Ibn Hajar al-Asqalani dans Fath al-Bari clarifie que de telles nominations nécessitent la fiabilité (amanah) et la capacité (kifayah). Le préfet agit comme député du gouverneur dans la gestion des affaires, la collecte de la zakat et le maintien de l'ordre dans sa juridiction.
Implications Légales
Cette tradition fournit la base de la gouvernance hiérarchique en Islam. Elle légitime la nomination d'administrateurs régionaux qui exercent l'autorité dans des paramètres définis par la direction centrale.

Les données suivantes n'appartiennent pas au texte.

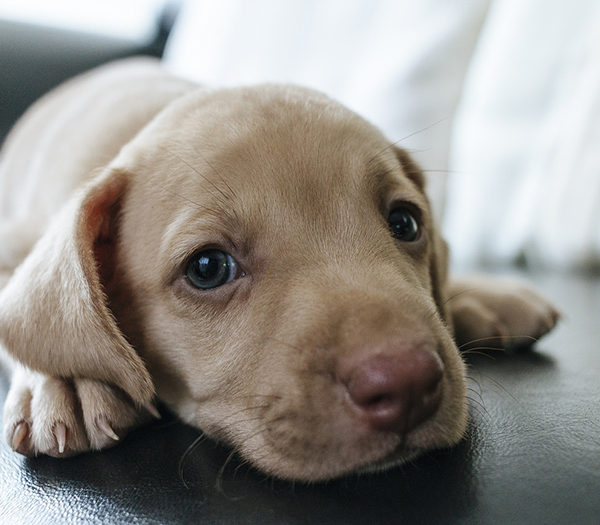How often should a dog be taken to the veterinarian?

La relation reflète les structures administratives modernes où les fonctionnaires locaux mettent en œuvre les politiques tout en restant responsables devant les autorités supérieures, assurant à la fois l'efficacité et la responsabilité dans la gouvernance.
Dimensions Spirituelles
Du point de vue de Mishkat al-Masabih, cet arrangement reflète la sagesse divine dans l'établissement de systèmes ordonnés de gouvernance. Il démontre qu'une administration appropriée n'est pas seulement une nécessité pratique mais aussi un devoir religieux lorsqu'elle est menée selon les principes islamiques.